ChrisV picture ChrisV · Nov 23, 2010 · Viewed 7.4k times · Source

Is there a way to specify Unicode character literals in MySQL?

I want to replace a Unicode character with an Ascii character, something like the following:

Update MyTbl Set MyFld = Replace(MyFld, "ẏ", "y")

But I'm using even more obscure characters which are not available in most fonts, so I want to be able to use Unicode character literals, something like

Update MyTbl Set MyFld = Replace(MyFld, "\u1e8f", "y")

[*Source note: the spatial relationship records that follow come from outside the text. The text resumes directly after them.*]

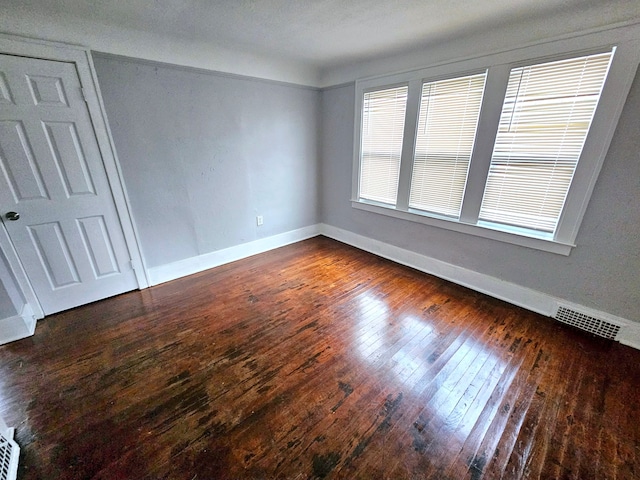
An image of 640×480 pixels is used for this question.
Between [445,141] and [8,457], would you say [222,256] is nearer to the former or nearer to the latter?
[8,457]

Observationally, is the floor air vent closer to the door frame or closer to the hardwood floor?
the hardwood floor

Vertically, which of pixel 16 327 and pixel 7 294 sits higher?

This SQL statement is being invoked from a PHP script - the first form is not only unreadable, but it doesn't actually work!

Answer

Pacerier picture Pacerier · Jan 26, 2015

You can specify hexadecimal literals (or even binary literals) using 0x, x'', or X'':

select  0xC2A2;
select x'C2A2';
select X'C2A2';

But be aware that the return type is a binary string, so each and every byte is considered a character. You can verify this with char_length:

select char_length(0xC2A2)

2

If you want UTF-8 strings instead, you need to use convert:

select convert(0xC2A2 using utf8mb4)

And we can see that C2 A2 is considered 1 character in UTF-8:

select char_length(convert(0xC2A2 using utf8mb4))

1


Also, you don't have to worry about invalid bytes because convert will remove them automatically:

select char_length(convert(0xC1A2 using utf8mb4))

0

As can be seen, the output is 0 because C1 A2 is an invalid UTF-8 byte sequence.